Quando J.K. Rowling no início dos anos 90 começou a formular em sua cabeça as primeiras ideias sobre um pré-adolescente frequentando uma escola para magos e bruxas, certamente ela não imaginou quão longe essa idéia iria levá-la. Tampouco imaginou a quantidade de dinheiro que a tal idéia iria lhe proporcionar.

Hoje, pouco mais de quinze anos depois, J K. Rowling é uma das vinte pessoas mais ricas da Grã-Bretanha com uma fortuna estimada em mais de um bilhão de dólares. Pouca gente sabe, mas a autora da série de livros sobre Harry Potter morou na cidade do Porto, em Portugal por uns dois ou três anos onde ensinou inglês e foi casada com um jornalista português, pai de sua primeira filha. Pouco depois da separação em meados dos anos 90, Rowling achava que sua vida era um fracasso e que nada havia dado certo, quando resolveu tentar publicar aquela estorinha infanto-juvenil que havia alinhavado alguns anos antes. O resto é historia…

Depois que os livros viraram uma das mais lucrativas séries cinematográficas da história, existem poucos adolescentes no planeta que não tenha ouvido falar no bruxinho Harry Potter; e milhões e milhões deles, junto com mais alguns milhões e milhões de adultos intrometidos, se tornaram fãs inveterados da série, gerando uma fortuna inacreditável para seus criadores e produtores.

Esse final de semana aconteceu o lançamento do que está sendo anunciado como o último filme da série: “Harry Potter e as Relíquias da Morte – parte 2”, em poucos dias o citado filme já bateu todos os recordes de arrecadação nos Estados Unidos e já é o lançamento mais bem sucedido da história, acumulando mais de 400 milhões de dólares até o momento.
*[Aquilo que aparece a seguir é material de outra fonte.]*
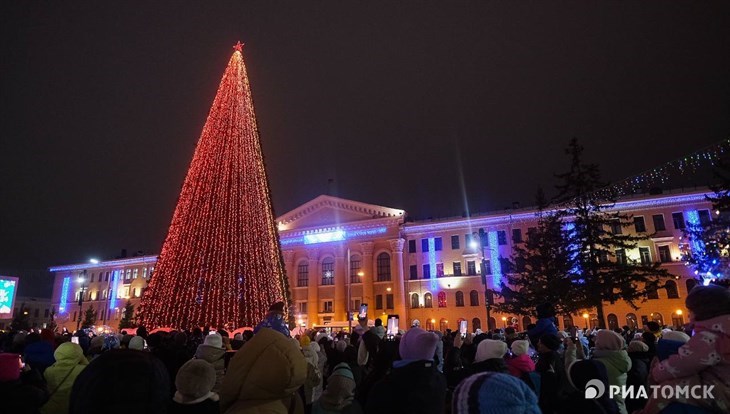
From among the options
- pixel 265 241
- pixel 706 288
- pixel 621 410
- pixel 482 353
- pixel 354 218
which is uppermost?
pixel 354 218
Devo confessar que não sou um dos milhões e milhões de admiradores da série Harry Potter. Eu até tentei assistir a um dos filmes, mas realmente não consegui passar dos dez minutos. Achei tudo muito bobo e infantil o que alias me parece ser a razão de tanto sucesso. Mas isso nem vem ao caso. O que eu fiquei pensando é o que vai ficar para a posteridade dessa empreitada toda?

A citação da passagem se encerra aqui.